Dorothea accompanied Charles to the Congress of Vienna as he needed someone to play the part of hostess and his wife Catherine was off having an affair with someone else. Dorothea was ready for a change of scenery, but she would have to leave her two little sons behind. This would be her one regret – to leave them behind for an undetermined amount of time. Her marriage was already over, but they would remain officially married. The gossips of Paris were soon talking about Charles and Dorothea being an item, but it is unlikely their relationship was anything but platonic.

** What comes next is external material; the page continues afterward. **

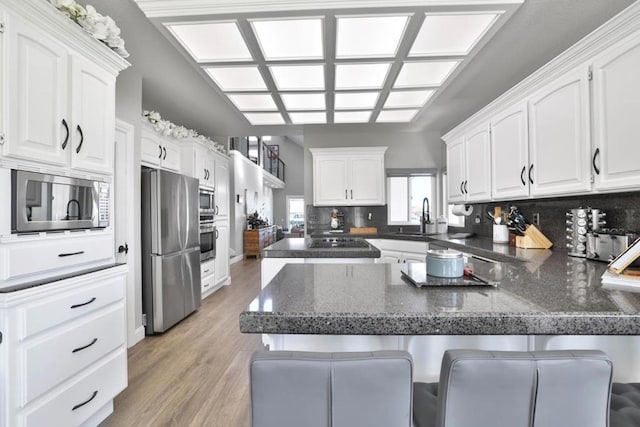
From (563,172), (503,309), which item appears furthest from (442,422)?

She made Kaunitz Palace the place to be while Charles negotiated his way to a favourable settlement for France. Dorothea handled the diversity of the many guests with ease. Charles grew to trust her, and she would leave Vienna as a trusted counsellor he could count on. At the end of 1814, Dorothea fell in love with a Count Clam-Martinitz, a major in the Austrian cavalry. He was only a year older than her and was considered to be one of the most brilliant young officers. They were soon an item, and they were seen together all over Vienna. Edmond heard of his wife’s behaviour in Vienna but decided he cared too little to challenge the Count to a duel.

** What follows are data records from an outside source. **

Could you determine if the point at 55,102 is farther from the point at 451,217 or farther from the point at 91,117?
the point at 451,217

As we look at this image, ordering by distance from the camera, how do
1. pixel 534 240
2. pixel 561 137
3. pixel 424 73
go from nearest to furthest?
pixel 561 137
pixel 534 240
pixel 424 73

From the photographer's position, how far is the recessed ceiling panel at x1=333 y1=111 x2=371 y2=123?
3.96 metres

In February 1815, Napoleon escaped from Elba and was soon advancing on Paris. It wasn’t until July that he was defeated for good. By then Dorothea had left Vienna and – unable to return to Paris – she visited her estates in Silesia (Poland). Charles went into exile with the King to Ghent, but Dorothea wrote, “Vienna. The whole of my destiny is contained in the name of this city. Here began my life of devotion to Monsieur de Talleyrand (Charles) and here that strange and unusual association was formed to which only death was able to put an end…”1
By July 1815, King Louis XVIII was able to return to Paris, and so Dorothea returned as well. Unwilling to live with Edmond, she installed herself on the first floor of Charles’s palace. Even Count Clam-Martinitz had come to Paris, and while she was in Vienna, her husband had cared little, but in Paris, the affair became somewhat of a scandal. It was later reported that a duel was fought and that “Périgord (Edmond) was wounded by a sabre-slash across the face and that the Courlands, including his wife, are delighted. It is known that she is already trying to get a separation from him.”2 At the beginning of November, Dorothea and Count Clam-Martinitz left together for Italy and then on to Vienna.

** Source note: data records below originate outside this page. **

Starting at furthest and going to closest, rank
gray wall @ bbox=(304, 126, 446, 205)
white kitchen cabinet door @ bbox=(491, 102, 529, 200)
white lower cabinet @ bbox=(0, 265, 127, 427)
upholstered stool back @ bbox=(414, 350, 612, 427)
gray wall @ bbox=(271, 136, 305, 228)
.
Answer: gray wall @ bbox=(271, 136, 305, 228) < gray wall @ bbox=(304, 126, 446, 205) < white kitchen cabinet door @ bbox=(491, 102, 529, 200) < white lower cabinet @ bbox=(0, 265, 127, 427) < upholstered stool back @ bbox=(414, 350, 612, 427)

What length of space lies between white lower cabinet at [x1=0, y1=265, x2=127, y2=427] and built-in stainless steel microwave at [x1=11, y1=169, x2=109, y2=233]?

Charles immediately appealed for her to return, much to Dorothea’s surprise. It was a difficult choice for her. She had relished the power and influence in the life she had with Charles, but Count Clam-Martinitz offered a different kind of life. In addition, returning to Paris also meant seeing her children again. In the end, she chose Paris and her affair with Count Clam-Martinitz came to an end.
In April 1816, Dorothea and Charles set out to the château of Valençay, which took some 20 hours by coach from Paris. A room was even prepared for Dorothea’s mother. They did not stay in the country for long, and they were back in Paris by the winter. In December 1817, Charles was offered a dukedom by the King of the Two Sicilies, but as he was already satisfied with his princely title, he passed the honour to his nephew, making Dorothea a Duchess in the process as well. They were to be known as the Duke and Duchess of Dino. The following year, Dorothea applied for a separation of goods between herself and Edmond, which was granted just a few months later. Though their marriage was all but over, a little flame in 1820 caused Dorothea to fall pregnant again. She gave birth to a daughter named Pauline on 29 December 1820, but Edmond went away for good six months later.
However, the Parisian gossip machine immediately assumed that Charles was Pauline’s father, though of course, the situation does raise some questions. There is no strong evidence that their relationship was ever intimate and even the age difference was not that unusual for the time. In any case, Charles was always fond of Pauline. Society gossips and the press would for many years assume that Dorothea was Charles’ mistress. She later wrote, “Living as I have done in the house of Monsieur de Talleyrand (Charles) and in his confidence, how I could escape the licence of the Press and its attacks in this most libellous age of journalism? It was long before I got used to it. I used to be deeply wounded, very much upset and very unhappy, and I shall never become completely indifferent… However, as it would be equally absurd to allow one’s peace of mind to be at the mercy of people one despises, I have made up my mind to read nothing of this kind, and the more directly concerned I am, the less I want to know about it. I do not wish to know the evil which people think or say or write about me or about my friends.”3
In 1821, Dorothea’s mother fell ill and died a short while later. The grief she felt for her mother’s death came as a surprise to her as they had not been close in her childhood. She wrote, “I am deeply distressed. I have lost immensely, both for the present and for the future. She was very dear to my heart and always ready to extend a helping hand to revive, succour or defend.”4 Charles, who had been close to Dorothea’s mother, came to depend even more on Dorothea and also on Pauline.
For the next ten years, as Charles was out of favour with the regime, they settled into a routine. Dorothea and Charles continued to dream of returning to power and divided their time between Paris and Valençay.